What needs to be done -
Could you continue the review of Emma Donoghue's novel Learned by Heart, starting right after its last sentence about modern medicine in the early 1800s?

Exercise passage -
Learned by Heart by Emma Donoghue
“Some eighty years ago, our mother’s parents founded the School here to train up wives and mothers worthy of the sacred charge of forming the next generation. How glorious a time this is for the education of girls!”
This quote is from early in Emma Donoghue’s novel Learned by Heart. Set in the 1800’s this is the story of two schoolgirls, over the years 1805 to 1815. Eliza Raine and Anne Lister meet in 1805 as boarders at a girl’s school, King’s Manor, near York, England
Eliza is “a young lady of colour” whose mother was East Indian, her father a British military man. Their daughters Eliza and Jane, shipped off to England to be educated. Anne Lister is one of a large family, a daughter who is largely self-taught, confiedent, and very, very intelligent, with an aptitude that enables her to learn easily and is already knowledgeable beyond her years. The girls are in Middle School, 14 years old, more or less. We meet their classmates and learn of their histories, giving the reader a picture of life for these girls in this time and place. We also learn what is going on in the world as the girls hear it – Bonaparte defeated at Cape Trafalgar, and later his victories in Europe. We learn about what was considered modern medicine in the early 1800s.

Given data -
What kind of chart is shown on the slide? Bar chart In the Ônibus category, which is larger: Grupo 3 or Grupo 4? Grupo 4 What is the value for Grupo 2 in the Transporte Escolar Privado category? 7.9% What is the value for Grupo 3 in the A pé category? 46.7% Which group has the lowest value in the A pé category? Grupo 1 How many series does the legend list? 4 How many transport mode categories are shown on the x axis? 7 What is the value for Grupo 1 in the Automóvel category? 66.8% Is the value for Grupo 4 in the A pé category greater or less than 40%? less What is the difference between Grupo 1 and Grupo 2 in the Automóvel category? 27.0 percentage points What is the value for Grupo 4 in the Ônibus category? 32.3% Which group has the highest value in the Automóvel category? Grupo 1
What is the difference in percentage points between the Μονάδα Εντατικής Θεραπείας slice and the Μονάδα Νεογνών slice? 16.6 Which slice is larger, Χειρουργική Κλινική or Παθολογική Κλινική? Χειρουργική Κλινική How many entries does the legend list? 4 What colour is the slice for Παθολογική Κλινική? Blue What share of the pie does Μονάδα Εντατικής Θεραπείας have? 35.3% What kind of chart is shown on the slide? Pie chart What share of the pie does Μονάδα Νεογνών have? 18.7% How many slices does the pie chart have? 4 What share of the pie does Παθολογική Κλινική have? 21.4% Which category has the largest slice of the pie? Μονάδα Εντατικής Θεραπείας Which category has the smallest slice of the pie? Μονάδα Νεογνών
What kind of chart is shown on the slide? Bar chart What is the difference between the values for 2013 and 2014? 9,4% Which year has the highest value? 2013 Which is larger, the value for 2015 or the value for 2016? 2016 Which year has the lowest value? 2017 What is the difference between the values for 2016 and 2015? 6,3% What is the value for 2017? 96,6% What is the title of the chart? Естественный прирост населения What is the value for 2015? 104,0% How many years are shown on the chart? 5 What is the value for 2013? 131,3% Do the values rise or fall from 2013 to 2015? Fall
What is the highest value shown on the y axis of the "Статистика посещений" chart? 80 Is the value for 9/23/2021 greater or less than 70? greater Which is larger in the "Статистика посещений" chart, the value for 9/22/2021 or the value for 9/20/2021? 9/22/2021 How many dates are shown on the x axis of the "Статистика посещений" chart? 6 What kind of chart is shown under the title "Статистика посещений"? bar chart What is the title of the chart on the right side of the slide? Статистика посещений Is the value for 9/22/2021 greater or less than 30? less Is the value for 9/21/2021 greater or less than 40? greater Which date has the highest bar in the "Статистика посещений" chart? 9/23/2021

Task output -
But it is Eliza and Anne who are the centre of the story. Anne who calls herself “Lister” and honours Eliza by calling her “Raine”, as young men would do.
This is a novel about class, race, friendship, love. About girls and women, intelligence, education. As they are taught social skills, appropriate behaviour, dancing lessons, music, drawing – these girls are being trained for marriage.
Emma Donoghue is a writer who with each novel presents us with something completely different than the one before – always surprising and inventive. Learned by Heart is again such a story.
It is also a novel based on real people and their experience. Emma Donoghue writes “I’ve been obsessed with the puzzling and tragic fate of Anne Lister’s first lover, Eliza Raine, since writing my first play, back in 1990, which was a very loose adaptation of Helena Whitbread’s first book of selections, I Know My Own Heart: The Diaries of Anne Lister, 1791-1840. This long-brewing novel, Learned by Heart, brings Eliza and Lister together, at 14, at the Manor School in York.”